Extrait du document —
Dès que l'on évoque la poésie grecque, immanquablement apparaissent les noms de Constantin Cavafis, et plus proche de nous, ceux de Georges Séféris, Odysseus Elytis et Yannis Ritsos. Ils sont les très grands représentants de la poésie grecque, les incontournables d'une oeuvre littéraire unique.
Parler de la poésie grecque contemporaine, même après la lecture de cette remarquable anthologie, relève de la gageure, d'un pari difficile à tenir, tant son champ est multiforme, foisonnant.

Depuis les années 50, la poésie grecque jouit en effet d'une vitalité assez exceptionnelle. Bien qu'elle n'ait jamais véritablement connu d'école, de courant littéraire, bien qu'héritière d'une grande tradition classique, qui emprunte au genre de l'épopée et au chant, la création poétique en Grèce n'a jamais eu de cesse de se renouveler, de se perpétuer, de s'interroger aussi, dans une grande diversité de style, de formes mais aussi dans ses sources d'inspiration.

Données fournies —
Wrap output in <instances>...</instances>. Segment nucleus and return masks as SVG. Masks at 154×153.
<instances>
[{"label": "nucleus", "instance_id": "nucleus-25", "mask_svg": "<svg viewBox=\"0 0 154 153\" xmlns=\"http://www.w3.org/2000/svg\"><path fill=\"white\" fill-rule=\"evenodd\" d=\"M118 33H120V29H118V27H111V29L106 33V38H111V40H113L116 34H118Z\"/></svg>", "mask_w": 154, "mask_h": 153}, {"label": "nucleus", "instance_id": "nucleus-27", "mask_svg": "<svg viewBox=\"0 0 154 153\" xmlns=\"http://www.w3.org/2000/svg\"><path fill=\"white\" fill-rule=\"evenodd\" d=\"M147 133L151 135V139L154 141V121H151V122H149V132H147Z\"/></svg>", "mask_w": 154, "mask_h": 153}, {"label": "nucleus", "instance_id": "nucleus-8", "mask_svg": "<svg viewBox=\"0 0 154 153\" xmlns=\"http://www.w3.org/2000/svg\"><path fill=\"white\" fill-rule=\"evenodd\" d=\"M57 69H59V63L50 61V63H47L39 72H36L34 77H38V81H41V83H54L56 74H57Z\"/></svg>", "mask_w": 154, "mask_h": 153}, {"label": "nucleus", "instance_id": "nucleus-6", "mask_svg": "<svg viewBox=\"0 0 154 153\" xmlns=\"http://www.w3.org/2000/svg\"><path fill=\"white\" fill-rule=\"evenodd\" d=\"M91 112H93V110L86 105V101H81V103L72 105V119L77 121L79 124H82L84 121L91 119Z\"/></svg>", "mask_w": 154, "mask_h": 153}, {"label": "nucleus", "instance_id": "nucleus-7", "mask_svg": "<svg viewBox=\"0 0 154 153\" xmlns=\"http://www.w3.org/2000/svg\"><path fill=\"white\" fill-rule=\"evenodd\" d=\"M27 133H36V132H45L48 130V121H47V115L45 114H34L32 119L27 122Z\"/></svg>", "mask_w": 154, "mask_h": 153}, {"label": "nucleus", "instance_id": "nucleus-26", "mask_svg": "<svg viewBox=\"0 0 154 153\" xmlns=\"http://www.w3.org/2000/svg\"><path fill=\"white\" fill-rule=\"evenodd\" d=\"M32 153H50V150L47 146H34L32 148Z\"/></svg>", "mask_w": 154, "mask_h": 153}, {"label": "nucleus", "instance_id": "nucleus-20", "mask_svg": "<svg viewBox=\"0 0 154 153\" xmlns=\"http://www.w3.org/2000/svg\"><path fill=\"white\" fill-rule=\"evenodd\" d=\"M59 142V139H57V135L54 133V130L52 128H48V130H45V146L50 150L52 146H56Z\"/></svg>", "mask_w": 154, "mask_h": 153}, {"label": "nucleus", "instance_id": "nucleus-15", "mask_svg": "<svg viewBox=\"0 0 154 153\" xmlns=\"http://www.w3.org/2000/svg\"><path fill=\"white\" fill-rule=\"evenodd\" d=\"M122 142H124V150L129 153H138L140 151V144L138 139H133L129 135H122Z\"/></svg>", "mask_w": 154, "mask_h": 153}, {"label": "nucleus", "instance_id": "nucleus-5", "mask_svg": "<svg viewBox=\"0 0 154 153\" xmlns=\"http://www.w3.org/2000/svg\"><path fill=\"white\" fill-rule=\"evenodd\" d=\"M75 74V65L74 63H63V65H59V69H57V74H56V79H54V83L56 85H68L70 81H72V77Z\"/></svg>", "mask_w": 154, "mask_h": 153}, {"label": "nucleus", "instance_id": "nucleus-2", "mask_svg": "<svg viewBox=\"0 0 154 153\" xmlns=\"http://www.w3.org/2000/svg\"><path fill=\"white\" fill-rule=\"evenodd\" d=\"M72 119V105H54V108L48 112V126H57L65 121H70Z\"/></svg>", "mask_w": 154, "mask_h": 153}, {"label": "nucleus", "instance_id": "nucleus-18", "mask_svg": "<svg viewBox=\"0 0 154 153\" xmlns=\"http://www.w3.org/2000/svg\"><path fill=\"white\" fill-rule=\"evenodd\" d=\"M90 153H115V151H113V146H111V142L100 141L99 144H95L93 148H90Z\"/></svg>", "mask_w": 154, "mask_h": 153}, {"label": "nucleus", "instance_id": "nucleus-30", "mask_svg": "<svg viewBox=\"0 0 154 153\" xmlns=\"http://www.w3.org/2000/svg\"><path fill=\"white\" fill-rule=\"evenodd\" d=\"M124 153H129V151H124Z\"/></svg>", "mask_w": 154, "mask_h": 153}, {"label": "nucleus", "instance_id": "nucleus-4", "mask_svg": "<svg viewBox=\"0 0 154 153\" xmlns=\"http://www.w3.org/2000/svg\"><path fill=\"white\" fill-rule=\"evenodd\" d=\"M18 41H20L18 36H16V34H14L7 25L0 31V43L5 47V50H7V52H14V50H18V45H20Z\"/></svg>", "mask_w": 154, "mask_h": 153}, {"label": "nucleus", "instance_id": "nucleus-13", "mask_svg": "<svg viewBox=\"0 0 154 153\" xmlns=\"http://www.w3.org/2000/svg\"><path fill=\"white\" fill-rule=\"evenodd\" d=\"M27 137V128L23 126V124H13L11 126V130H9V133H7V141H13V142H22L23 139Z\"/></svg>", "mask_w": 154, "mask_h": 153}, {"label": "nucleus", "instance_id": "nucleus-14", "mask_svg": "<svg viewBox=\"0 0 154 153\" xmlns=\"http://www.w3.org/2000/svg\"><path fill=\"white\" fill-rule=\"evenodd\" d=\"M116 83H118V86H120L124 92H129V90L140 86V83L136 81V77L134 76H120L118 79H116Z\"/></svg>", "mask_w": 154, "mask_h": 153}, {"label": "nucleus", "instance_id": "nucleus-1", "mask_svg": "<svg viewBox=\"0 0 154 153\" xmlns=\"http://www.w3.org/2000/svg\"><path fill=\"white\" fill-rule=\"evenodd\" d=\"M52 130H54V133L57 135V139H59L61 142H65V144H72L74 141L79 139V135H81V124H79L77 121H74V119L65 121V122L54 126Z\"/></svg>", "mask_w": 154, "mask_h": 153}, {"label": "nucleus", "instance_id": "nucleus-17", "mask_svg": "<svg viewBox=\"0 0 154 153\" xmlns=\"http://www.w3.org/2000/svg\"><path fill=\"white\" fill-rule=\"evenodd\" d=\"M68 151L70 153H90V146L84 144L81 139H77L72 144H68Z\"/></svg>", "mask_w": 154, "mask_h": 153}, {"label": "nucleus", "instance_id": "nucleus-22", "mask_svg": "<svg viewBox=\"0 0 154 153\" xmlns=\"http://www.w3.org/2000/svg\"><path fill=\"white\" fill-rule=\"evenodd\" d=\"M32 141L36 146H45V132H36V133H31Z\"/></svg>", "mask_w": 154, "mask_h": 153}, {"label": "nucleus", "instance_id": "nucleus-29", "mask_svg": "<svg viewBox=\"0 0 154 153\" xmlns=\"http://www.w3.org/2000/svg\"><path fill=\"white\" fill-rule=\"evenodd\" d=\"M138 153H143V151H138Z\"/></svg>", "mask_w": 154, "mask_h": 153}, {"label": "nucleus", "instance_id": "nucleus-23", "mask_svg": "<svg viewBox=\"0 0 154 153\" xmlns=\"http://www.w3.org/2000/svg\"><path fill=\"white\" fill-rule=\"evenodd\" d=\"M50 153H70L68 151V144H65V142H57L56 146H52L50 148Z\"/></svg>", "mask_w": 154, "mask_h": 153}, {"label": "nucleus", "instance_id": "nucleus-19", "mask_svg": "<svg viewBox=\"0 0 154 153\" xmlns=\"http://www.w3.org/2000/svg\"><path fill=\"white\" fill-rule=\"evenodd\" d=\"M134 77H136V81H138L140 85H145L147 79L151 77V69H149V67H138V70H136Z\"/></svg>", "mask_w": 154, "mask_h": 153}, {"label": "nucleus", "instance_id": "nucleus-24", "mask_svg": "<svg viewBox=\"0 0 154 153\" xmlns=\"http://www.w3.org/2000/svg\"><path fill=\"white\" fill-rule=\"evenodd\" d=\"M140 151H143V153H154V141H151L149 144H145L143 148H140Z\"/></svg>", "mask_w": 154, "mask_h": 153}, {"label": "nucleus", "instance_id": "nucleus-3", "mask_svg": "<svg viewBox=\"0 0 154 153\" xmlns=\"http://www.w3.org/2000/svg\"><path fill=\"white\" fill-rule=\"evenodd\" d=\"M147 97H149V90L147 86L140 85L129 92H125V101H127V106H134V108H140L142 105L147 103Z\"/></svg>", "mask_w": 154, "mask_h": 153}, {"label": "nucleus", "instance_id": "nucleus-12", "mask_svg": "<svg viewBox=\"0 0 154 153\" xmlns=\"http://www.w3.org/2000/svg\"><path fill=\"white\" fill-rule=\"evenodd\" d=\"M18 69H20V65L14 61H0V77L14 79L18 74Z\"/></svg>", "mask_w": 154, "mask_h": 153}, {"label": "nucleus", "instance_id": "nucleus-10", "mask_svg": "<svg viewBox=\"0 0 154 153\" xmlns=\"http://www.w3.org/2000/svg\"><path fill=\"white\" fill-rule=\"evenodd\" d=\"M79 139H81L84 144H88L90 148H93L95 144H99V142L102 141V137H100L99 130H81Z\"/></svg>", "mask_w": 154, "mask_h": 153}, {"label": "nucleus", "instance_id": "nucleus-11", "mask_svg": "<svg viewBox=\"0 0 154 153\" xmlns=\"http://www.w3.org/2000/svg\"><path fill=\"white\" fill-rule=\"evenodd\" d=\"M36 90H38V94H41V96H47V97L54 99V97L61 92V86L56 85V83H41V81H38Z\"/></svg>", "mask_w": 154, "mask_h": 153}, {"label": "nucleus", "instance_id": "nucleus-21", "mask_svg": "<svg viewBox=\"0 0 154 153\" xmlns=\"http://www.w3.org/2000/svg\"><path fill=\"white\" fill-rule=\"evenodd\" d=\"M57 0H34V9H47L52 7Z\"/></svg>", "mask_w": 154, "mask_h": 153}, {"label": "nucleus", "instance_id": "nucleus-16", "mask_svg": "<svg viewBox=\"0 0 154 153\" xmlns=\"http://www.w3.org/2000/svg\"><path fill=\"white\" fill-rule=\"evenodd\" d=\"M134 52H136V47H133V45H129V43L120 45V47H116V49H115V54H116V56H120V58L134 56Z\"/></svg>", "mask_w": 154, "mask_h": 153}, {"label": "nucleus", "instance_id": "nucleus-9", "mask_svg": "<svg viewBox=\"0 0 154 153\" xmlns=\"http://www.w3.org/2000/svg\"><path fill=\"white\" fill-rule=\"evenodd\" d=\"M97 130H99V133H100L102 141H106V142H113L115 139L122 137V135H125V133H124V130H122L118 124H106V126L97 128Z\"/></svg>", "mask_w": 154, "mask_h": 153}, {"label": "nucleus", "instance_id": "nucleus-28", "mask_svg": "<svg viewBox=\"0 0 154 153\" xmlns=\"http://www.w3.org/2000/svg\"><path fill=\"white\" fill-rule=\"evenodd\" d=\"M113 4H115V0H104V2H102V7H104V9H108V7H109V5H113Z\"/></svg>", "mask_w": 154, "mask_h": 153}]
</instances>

Consigne — Résumez l'extrait sur la poésie grecque en deux phrases, s'il vous plaît. Ces données proviennent d'une autre source que l'extrait.

Corrigé — Cavafis puis, plus récemment, Séféris, Elytis et Ritsos sont les très grands représentants de la poésie grecque, dont le champ contemporain est si multiforme et foisonnant qu'en parler relève de la gageure. Depuis les années 50, cette poésie connaît une vitalité exceptionnelle et, sans avoir véritablement connu d'école mais héritière d'une grande tradition classique, elle n'a cessé de se renouveler dans une grande diversité de styles, de formes et de sources d'inspiration.